During Tesla’s last earnings conference call in January, Mr. Musk said the company was “very far along” in designing a cheaper car, with production expected to begin late in the year. next year.
He also touted a “revolutionary new manufacturing system,” which he called “far more advanced than any automobile manufacturing system in the world, by a significant margin.”
Discounts on SUVs
Also Friday, Tesla announced it was reducing the price of the best-selling Model Y vehicle it has in stock, with the rear-wheel-drive version selling for US$4,600 less than the cost of a custom order of the vehicle. sport utility.
Tesla is offering these deals after producing 46,561 more vehicles than it delivered in the first quarter, adding more cars to its inventory than ever before. Although the company has attributed its decline in global sales in part to switching its California plant to build the upgraded Model 3 sedan and to the shutdown of its plant in Germany, some analysts are not buying it. not.
The difference between the number of vehicles Tesla built and sold during the quarter “dispels the notion that first-quarter deliveries were somehow limited by supply rather than demand,” wrote Ryan Brinkman, a analyst at JPMorgan Chase & Co. who has the equivalent of a sell rating on Tesla stock, in a report dated April 3.

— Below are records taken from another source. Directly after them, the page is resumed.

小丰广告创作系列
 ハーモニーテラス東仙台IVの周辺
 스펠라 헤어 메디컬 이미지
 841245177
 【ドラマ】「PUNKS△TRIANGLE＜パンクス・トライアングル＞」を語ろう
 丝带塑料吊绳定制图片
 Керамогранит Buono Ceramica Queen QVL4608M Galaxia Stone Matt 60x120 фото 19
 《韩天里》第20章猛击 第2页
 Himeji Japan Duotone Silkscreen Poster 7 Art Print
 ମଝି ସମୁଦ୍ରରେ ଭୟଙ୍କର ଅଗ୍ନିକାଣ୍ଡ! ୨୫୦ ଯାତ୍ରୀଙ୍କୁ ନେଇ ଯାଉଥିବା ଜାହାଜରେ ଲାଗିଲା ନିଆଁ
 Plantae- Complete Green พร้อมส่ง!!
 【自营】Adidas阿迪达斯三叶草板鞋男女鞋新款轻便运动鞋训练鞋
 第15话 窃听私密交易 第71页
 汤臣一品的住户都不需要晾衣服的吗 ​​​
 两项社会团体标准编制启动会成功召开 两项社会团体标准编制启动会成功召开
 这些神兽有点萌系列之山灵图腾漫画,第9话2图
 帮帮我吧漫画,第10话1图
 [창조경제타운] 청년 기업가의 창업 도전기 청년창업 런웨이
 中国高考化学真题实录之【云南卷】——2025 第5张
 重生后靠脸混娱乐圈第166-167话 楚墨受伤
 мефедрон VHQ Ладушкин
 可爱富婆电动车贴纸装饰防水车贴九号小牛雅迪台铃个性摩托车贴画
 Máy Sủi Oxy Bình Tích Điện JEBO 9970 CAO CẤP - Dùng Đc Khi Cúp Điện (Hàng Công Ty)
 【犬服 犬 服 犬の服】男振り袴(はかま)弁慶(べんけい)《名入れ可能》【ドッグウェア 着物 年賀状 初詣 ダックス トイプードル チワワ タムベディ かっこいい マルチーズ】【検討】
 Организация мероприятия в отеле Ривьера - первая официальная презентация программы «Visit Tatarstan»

Mr. Brinkman reduced his target price for the shares from US$130 to US$115 and lowered his estimates for first-quarter revenue and earnings per share. He now projects that Tesla will record a free cash outflow of US$1.3 billion, instead of an inflow of more than US$300 million, due to an expected record increase in finished goods inventories.
Tesla’s stock has fallen 31% this year, the second worst performer on the S&P 500 index.